16:00 - 16:30
Assessing the GPU Offload Threshold of GEMM and GEMV Kernels on Modern Heterogeneous HPC Systems

Finn Wilkinson, Alex Cockrean, Wei-Chen Lin, Simon McIntosh-Smith, Tom Deakin
University of Bristol, UK

With an ever-growing compute advantage over CPUs, GPUs are often used in workloads with ample BLAS computation to improve performance. However, several factors, including data-to-compute ratio, amount of data re-use, and data structure, can all impact performance. Hence, using a GPU is not a guarantee of better BLAS performance. In this work, we introduce the GPU BLAS Offload Benchmark (GPU-BLOB), a novel and portable benchmark that measures CPU and GPU compute performance of different BLAS kernels and problem configurations.

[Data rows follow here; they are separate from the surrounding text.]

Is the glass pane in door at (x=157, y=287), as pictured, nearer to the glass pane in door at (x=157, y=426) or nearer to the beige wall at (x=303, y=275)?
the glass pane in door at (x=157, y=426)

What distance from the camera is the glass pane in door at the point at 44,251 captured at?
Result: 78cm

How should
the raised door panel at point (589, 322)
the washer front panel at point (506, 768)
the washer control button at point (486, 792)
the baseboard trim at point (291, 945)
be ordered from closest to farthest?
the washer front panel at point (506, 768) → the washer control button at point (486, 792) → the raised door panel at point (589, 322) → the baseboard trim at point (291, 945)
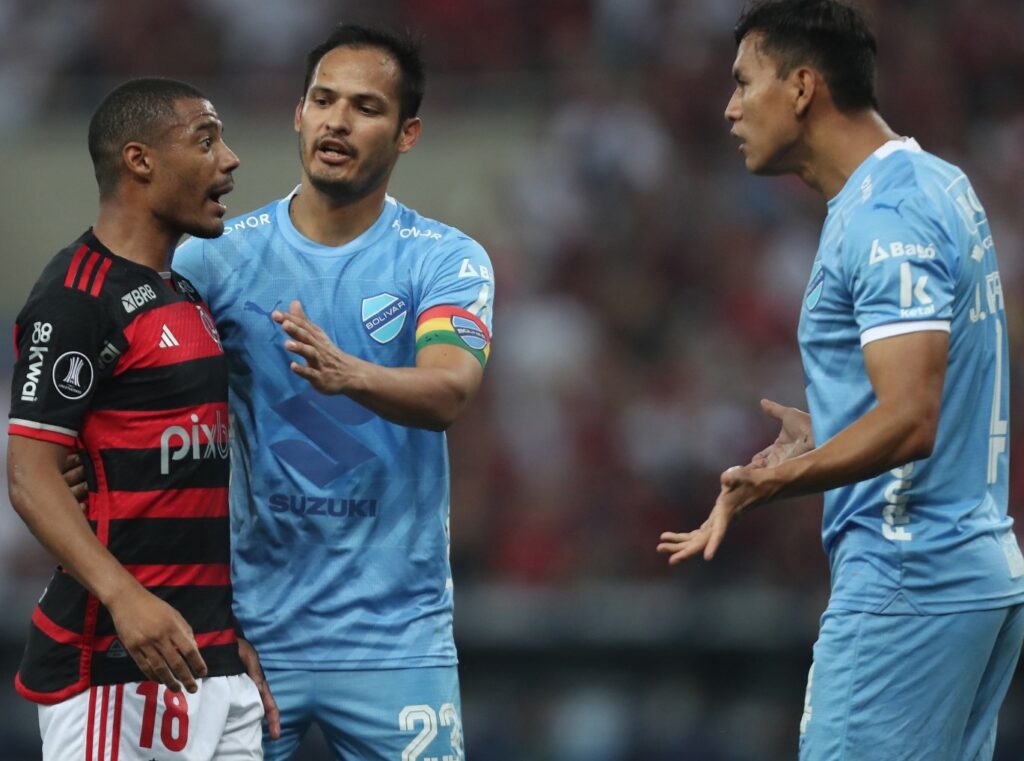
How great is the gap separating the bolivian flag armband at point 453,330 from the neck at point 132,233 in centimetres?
73

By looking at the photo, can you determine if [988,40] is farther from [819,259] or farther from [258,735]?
[258,735]

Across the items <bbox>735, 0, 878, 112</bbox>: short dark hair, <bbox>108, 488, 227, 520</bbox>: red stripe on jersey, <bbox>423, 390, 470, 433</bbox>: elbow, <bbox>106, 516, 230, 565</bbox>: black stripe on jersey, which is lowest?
<bbox>106, 516, 230, 565</bbox>: black stripe on jersey

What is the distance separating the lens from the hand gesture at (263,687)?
447 centimetres

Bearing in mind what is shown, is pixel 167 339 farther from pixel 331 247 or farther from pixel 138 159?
pixel 331 247

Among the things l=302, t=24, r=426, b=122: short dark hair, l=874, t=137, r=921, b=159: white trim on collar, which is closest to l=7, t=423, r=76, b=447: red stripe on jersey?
l=302, t=24, r=426, b=122: short dark hair

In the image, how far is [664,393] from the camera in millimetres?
10500

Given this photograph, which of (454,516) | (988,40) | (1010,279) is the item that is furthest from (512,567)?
(988,40)

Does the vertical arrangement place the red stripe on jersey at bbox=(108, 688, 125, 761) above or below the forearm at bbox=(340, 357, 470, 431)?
below

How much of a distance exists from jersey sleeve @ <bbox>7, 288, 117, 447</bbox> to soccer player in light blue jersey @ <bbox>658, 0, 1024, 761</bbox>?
4.85 ft

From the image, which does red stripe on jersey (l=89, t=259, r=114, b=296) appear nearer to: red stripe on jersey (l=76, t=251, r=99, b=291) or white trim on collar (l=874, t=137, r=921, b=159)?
red stripe on jersey (l=76, t=251, r=99, b=291)

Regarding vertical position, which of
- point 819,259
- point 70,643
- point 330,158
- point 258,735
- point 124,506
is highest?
point 330,158

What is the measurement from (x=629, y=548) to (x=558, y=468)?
30.3 inches

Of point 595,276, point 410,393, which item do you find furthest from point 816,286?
point 595,276

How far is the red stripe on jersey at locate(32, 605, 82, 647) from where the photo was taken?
4074mm
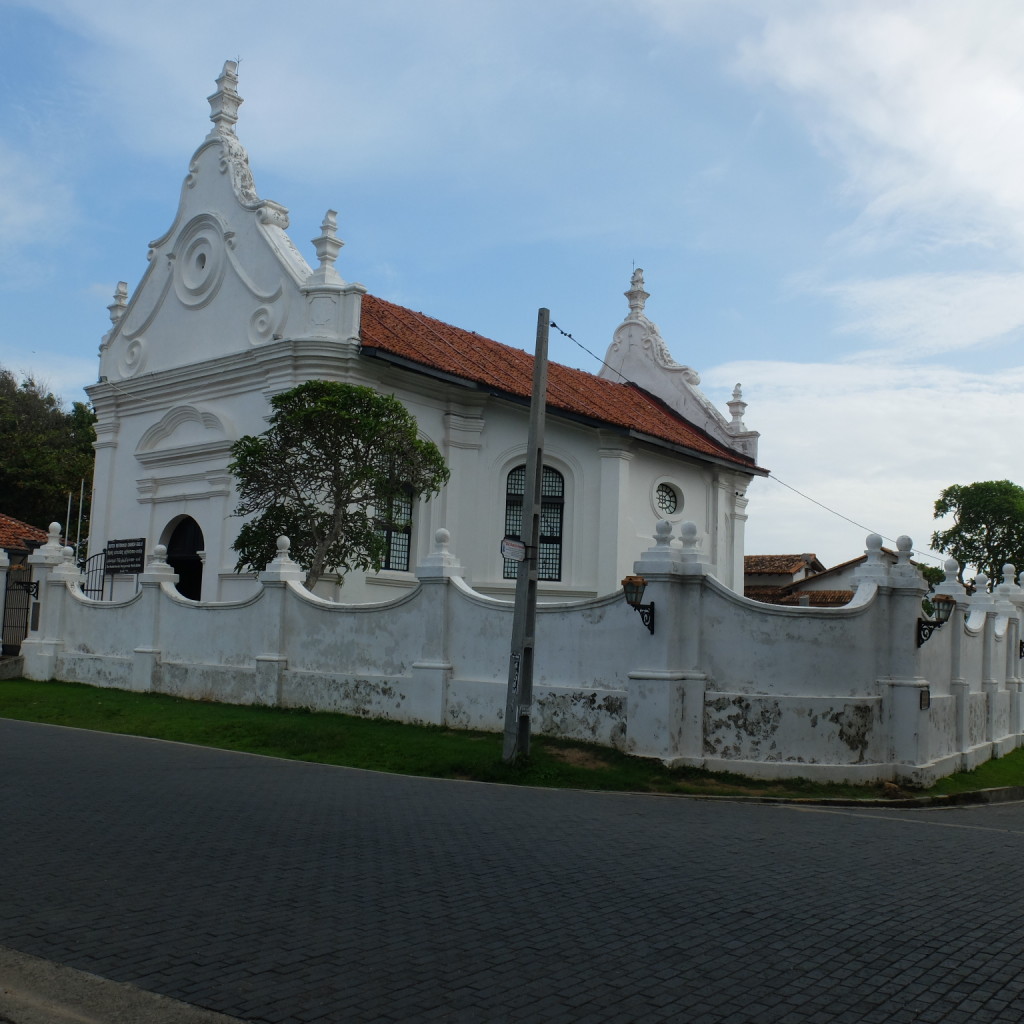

From the GPU offload threshold (a BLAS kernel’s minimum dimensions for a certain configuration where using a GPU is guaranteed to yield improved performance), we evaluate the per-node performance of three in-production HPC systems. We show that the offload threshold for GEMM is highly dependent on problem shape and number of consecutive BLAS calls, and that, contrary to conventional wisdom, GEMV can benefit from GPU acceleration, especially on SoC-based systems.